» Stated task A: In the article on employee engagement programs, what share of employees did Gallup's 2017 State of the Global Workplace find feel invested or enthusiastic in their work?
» Stated task B: Using the article on employee engagement programs, explain why Roy sees a company's lack of one clear definition of engagement as a problem.

** start Quoted text **

Common errors in employee engagement programs (and how to fix them)

Good intentions don’t always equal good results. A key goal most internal communication departments aim for is improving employee engagement.

Nearly two-thirds of IC professionals say they believe the department plays a key role in driving employee engagement. Yet Gallup’s 2017 State of the Global Workplace found that only 15% of employees feel invested or enthusiastic in their work. That suggests a clear disconnect between what IC is trying to accomplish, and the results they’re getting in most businesses.

In a Poppulo webinar on employee experience management, Ananya Roy from Human Factors International was blunt in her response to the survey results. “It's no surprise given the fundamental issues with the existing models of internal engagement,” she said.

She outlined a couple of specific problems she commonly sees in employee engagement initiatives and talked about how IC can do better.

Problem #1: Too many definitions of engagement

“Engagement” is one of those words that can be understood in a number of ways. In order to get the results you seek, you need to clarify what those results are and how to measure them. Roy points out that one of the big problems she sees is companies that lack one clear definition of engagement so everyone’s all on the same page.

“There are many and varied definitions of engagement, which are interpreted and actioned in equally diverse ways with widely differing claims of their ROI impact,” she says. When that happens, the result “is conceptual confusion and unclear strategic roadmaps.”

If different people in your company are using the same term, while meaning different things, you’ll struggle to craft a strategy that produces the results you’re all looking for.

Solution: Redefine engagement

Roy’s suggestion is to take an entirely new look at how you define engagement. “A study by Robertson-Smith and Markwick points out that company-based models tend to see engagement as an outcome.” They see it as something employees do.

** end Quoted text **
** start Stored rows **

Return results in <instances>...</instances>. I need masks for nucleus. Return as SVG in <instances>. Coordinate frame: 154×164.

** end Stored rows **
** start Stored rows **

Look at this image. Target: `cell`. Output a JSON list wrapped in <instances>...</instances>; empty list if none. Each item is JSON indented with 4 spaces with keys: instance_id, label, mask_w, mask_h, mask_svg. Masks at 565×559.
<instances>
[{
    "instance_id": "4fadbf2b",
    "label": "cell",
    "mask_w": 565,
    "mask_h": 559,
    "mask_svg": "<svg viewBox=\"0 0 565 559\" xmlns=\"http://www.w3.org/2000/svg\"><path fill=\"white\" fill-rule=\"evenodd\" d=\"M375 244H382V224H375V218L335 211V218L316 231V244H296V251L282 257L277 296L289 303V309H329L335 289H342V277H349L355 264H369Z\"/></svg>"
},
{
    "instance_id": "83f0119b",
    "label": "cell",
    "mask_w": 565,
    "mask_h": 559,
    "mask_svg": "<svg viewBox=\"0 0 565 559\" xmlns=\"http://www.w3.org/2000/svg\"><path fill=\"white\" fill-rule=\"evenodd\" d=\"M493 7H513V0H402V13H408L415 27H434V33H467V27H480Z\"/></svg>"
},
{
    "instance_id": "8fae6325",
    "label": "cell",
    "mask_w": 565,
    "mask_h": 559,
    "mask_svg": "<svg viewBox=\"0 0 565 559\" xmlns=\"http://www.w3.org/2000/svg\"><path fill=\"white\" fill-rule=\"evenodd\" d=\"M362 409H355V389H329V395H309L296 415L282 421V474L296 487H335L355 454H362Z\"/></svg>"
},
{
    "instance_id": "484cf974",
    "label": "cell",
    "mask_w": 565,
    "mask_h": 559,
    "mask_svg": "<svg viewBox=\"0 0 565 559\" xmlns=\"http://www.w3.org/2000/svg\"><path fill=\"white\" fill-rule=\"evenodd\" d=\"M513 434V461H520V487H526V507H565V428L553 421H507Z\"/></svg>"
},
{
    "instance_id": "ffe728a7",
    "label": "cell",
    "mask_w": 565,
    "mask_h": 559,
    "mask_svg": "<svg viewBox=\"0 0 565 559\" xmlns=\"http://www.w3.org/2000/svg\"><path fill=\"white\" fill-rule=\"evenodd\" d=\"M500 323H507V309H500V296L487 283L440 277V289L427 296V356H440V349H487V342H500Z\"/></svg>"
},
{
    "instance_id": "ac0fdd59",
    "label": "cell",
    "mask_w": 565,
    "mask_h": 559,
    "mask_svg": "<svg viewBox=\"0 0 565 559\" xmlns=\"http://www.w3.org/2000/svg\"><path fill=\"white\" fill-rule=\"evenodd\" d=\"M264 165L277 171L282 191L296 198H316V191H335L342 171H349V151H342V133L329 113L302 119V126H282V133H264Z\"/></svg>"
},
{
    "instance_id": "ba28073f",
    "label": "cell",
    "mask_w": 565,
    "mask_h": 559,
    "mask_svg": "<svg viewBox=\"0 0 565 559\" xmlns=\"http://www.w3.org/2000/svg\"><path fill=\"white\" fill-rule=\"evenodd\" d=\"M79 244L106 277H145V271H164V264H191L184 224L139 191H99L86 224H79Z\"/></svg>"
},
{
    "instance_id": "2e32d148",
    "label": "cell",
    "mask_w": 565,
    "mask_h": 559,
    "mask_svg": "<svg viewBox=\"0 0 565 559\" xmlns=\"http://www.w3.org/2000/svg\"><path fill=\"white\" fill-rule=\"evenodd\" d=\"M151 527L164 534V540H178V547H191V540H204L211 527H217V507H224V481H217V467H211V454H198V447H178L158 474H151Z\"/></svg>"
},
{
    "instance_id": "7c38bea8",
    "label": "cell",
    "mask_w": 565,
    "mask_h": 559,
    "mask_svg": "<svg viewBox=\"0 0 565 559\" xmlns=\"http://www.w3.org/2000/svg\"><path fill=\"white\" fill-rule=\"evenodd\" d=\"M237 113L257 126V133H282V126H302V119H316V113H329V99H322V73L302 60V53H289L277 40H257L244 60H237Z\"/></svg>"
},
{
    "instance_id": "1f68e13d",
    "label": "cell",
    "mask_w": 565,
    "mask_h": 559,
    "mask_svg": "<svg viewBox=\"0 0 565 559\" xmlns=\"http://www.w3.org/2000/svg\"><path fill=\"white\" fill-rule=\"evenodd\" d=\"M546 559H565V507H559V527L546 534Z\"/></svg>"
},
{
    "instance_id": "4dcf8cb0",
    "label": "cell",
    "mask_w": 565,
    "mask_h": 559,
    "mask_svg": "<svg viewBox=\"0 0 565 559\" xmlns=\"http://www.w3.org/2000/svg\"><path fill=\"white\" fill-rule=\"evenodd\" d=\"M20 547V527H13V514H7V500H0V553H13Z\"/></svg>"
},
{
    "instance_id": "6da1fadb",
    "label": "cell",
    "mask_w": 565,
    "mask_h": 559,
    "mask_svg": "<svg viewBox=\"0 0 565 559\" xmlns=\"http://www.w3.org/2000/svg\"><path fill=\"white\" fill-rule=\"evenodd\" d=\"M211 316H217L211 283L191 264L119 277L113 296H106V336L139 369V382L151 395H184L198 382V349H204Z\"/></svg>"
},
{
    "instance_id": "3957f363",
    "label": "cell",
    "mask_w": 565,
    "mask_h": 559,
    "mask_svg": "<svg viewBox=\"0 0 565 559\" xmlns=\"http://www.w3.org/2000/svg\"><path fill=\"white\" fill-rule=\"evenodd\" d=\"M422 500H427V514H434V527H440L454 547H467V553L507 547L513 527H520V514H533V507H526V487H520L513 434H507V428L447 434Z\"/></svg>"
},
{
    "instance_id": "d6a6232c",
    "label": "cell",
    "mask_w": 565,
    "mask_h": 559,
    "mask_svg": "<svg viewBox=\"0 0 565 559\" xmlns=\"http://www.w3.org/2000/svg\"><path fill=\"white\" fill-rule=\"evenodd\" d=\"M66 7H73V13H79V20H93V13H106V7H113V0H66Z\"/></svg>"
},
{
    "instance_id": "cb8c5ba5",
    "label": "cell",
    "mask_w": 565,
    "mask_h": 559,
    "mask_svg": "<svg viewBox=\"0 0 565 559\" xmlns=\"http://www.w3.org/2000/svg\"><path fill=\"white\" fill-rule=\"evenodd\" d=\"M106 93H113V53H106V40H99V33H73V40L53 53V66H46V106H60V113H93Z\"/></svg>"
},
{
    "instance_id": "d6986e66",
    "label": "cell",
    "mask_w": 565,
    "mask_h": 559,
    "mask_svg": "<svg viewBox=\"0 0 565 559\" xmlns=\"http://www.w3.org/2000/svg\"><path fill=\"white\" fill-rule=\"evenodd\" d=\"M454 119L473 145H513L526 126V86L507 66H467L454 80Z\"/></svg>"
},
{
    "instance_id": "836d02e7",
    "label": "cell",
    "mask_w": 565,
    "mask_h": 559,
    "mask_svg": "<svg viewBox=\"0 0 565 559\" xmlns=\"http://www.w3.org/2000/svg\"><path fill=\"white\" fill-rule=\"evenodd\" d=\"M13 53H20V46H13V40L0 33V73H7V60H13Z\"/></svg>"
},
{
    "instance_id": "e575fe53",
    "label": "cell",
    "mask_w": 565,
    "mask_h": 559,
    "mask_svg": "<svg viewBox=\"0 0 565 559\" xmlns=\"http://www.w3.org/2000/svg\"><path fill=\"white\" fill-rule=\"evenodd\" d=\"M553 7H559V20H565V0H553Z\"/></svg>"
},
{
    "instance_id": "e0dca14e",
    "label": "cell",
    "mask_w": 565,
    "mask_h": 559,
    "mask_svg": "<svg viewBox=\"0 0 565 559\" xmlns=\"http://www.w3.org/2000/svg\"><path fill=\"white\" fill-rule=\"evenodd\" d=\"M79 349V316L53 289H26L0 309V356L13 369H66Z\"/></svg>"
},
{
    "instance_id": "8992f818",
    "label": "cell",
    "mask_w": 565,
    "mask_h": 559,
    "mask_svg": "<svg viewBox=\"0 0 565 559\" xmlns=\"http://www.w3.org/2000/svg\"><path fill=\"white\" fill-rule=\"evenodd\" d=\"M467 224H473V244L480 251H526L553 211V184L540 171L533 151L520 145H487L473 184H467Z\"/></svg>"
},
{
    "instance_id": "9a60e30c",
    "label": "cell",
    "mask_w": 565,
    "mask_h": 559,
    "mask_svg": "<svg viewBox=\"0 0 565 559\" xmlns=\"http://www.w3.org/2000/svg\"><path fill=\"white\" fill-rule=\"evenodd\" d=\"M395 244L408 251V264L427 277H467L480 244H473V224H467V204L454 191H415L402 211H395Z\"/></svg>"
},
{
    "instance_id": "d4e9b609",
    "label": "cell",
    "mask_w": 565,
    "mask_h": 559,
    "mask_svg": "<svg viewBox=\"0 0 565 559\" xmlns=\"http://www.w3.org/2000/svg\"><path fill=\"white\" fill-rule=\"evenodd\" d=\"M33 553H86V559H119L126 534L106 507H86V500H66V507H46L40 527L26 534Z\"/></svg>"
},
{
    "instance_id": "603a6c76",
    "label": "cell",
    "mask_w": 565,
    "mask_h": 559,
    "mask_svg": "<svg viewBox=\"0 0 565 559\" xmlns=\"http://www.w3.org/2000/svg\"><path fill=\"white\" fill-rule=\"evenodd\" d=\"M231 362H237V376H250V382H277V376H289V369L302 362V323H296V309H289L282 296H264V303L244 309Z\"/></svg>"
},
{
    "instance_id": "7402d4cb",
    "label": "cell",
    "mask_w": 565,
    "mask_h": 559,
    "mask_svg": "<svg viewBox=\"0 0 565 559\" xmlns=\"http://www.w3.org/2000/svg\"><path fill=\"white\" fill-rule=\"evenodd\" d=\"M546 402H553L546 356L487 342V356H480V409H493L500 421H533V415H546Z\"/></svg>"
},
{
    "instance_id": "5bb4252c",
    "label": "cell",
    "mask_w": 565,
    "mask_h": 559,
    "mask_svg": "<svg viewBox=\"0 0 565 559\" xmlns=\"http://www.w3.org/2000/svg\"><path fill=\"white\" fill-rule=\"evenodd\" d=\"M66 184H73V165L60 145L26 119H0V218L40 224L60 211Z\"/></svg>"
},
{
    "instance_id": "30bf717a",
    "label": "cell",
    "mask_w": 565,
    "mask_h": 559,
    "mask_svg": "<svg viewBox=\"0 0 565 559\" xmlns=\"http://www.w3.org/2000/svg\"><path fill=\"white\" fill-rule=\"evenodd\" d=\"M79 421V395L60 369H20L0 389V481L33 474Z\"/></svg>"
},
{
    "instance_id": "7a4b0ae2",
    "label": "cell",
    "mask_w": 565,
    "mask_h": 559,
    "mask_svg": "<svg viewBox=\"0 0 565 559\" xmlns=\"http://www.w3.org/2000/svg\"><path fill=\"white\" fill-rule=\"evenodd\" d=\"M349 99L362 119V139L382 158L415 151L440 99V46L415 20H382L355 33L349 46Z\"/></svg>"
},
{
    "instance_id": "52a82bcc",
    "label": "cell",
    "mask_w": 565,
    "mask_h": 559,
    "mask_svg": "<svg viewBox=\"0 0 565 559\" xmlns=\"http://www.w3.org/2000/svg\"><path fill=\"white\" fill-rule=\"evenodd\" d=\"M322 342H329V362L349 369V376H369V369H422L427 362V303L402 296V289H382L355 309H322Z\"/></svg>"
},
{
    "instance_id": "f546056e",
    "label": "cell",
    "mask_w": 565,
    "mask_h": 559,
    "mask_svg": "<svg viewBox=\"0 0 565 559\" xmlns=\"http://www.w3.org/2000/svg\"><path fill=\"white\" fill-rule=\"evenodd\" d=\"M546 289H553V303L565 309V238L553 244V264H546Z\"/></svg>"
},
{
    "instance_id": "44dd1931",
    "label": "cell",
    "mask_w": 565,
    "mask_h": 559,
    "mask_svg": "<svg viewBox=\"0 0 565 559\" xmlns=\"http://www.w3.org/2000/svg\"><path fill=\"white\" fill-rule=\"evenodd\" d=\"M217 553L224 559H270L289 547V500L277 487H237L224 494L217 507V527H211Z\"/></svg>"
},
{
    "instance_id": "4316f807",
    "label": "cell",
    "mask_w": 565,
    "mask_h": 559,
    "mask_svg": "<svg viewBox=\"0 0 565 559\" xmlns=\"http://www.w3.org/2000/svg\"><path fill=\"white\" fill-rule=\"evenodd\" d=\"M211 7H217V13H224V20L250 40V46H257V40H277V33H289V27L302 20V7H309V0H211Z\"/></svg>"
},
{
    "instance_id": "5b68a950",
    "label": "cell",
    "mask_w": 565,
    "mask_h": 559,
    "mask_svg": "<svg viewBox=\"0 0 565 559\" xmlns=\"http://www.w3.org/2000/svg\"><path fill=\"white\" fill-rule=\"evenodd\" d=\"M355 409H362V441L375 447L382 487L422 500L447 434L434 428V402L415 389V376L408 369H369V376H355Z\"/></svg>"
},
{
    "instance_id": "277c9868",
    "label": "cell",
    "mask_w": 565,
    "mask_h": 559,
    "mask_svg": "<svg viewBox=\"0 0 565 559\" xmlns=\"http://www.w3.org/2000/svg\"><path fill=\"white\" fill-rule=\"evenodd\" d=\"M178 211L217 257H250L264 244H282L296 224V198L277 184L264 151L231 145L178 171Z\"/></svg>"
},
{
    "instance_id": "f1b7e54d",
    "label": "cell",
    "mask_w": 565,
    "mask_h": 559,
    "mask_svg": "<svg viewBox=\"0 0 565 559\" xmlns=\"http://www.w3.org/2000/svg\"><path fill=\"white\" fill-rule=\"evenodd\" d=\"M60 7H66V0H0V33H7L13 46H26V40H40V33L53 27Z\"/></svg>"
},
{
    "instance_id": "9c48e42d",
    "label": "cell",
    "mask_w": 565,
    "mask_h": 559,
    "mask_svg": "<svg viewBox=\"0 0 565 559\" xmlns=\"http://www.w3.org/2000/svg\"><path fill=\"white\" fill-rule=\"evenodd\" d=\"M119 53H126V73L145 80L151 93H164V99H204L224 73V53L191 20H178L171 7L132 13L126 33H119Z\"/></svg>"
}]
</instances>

** end Stored rows **
** start Stored rows **

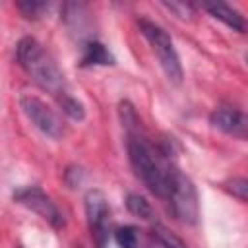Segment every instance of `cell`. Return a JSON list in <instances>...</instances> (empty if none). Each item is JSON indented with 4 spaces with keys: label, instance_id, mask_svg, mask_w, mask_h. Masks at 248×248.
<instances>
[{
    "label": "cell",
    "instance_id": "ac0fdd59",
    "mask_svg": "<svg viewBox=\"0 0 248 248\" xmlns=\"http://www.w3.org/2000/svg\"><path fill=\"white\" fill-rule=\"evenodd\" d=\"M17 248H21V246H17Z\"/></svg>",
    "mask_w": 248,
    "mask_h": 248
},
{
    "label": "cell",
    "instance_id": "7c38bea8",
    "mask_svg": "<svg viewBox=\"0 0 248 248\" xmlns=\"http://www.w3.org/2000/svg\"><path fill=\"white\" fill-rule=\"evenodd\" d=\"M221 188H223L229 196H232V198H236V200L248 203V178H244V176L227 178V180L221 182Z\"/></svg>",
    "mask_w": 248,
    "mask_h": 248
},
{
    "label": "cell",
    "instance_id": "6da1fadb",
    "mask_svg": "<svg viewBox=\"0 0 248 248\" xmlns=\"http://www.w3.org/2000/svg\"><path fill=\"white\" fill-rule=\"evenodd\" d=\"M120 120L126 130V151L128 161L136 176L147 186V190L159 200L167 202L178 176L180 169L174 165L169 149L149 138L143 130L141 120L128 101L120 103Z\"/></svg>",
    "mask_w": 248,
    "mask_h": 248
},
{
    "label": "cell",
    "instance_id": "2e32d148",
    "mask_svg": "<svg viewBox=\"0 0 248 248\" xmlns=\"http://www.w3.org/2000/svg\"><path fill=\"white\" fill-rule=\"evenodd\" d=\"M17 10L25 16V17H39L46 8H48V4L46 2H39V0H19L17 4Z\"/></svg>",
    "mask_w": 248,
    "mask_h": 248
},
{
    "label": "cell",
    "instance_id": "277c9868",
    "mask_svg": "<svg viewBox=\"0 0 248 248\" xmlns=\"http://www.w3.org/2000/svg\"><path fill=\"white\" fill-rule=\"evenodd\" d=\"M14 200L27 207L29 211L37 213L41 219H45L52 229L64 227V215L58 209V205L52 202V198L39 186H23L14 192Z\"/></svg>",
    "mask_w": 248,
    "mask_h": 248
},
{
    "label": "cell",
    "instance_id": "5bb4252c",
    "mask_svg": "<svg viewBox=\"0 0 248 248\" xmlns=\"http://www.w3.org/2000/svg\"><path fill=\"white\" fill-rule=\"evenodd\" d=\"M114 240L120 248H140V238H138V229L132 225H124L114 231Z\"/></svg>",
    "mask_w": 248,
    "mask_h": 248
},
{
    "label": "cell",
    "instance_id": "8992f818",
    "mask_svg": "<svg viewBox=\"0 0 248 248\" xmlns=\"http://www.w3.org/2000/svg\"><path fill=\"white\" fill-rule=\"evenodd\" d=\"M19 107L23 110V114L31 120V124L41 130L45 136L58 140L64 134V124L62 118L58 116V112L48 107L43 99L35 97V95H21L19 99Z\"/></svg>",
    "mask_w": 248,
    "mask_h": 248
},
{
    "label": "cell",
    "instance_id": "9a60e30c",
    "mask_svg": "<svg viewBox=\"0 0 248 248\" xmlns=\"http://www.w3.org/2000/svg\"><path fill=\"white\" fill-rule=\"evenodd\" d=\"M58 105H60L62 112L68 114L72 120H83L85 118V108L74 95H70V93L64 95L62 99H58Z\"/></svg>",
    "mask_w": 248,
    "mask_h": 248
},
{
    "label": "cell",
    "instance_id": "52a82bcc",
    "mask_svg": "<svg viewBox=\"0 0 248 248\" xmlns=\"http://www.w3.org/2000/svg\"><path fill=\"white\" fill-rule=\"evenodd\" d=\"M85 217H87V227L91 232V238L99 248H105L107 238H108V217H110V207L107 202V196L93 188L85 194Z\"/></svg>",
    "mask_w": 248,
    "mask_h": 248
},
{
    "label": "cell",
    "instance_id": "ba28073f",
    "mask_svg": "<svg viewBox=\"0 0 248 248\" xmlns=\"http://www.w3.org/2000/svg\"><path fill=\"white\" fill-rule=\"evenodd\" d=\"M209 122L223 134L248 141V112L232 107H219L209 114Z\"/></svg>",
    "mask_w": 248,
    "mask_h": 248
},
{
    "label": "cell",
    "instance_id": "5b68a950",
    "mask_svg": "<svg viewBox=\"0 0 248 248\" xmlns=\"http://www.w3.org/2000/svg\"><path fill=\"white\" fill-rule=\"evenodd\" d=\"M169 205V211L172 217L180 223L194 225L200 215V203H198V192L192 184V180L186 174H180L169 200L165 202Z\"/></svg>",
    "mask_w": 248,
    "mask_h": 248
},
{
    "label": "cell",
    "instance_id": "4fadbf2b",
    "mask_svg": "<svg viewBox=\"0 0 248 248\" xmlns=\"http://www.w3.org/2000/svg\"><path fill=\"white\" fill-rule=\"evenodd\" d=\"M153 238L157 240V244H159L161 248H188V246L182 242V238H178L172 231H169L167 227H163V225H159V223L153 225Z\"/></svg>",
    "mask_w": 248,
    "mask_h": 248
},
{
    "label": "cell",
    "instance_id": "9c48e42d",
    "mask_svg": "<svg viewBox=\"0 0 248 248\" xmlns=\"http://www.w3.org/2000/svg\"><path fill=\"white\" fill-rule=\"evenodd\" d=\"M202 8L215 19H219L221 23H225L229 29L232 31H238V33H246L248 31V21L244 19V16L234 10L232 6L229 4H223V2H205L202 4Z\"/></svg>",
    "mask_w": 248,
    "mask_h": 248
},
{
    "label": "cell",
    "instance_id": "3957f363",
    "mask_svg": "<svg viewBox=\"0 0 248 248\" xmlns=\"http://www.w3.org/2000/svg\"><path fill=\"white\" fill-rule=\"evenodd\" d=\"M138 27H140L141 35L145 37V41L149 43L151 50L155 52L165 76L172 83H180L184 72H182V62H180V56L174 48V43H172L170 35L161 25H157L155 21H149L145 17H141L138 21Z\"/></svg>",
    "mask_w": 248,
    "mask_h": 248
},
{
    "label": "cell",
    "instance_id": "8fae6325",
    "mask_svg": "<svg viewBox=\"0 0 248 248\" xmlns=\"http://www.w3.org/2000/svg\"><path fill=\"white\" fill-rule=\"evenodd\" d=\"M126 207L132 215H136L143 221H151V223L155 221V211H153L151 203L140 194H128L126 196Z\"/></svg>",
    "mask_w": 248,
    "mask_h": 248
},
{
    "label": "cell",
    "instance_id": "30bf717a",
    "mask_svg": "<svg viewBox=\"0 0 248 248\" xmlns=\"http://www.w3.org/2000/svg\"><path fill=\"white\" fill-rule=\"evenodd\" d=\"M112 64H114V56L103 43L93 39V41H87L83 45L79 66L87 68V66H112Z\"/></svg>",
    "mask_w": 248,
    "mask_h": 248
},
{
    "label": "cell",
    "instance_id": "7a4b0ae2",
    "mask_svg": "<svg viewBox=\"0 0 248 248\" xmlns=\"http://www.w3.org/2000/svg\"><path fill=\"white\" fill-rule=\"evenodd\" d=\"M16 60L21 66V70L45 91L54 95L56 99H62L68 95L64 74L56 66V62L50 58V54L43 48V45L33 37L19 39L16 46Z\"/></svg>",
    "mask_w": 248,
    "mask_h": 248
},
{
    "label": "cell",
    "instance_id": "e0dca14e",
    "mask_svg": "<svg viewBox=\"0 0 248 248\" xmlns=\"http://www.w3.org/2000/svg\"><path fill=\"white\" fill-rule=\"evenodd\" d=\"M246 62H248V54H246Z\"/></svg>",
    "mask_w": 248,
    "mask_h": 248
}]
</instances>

** end Stored rows **

» Exercise solution A: Only 15% of employees.

» Exercise solution B: Definitions of engagement are interpreted and acted on in very different ways, which Roy says produces "conceptual confusion and unclear strategic roadmaps." When people in a company use the same term to mean different things, it is hard to craft a strategy that delivers the results they all want.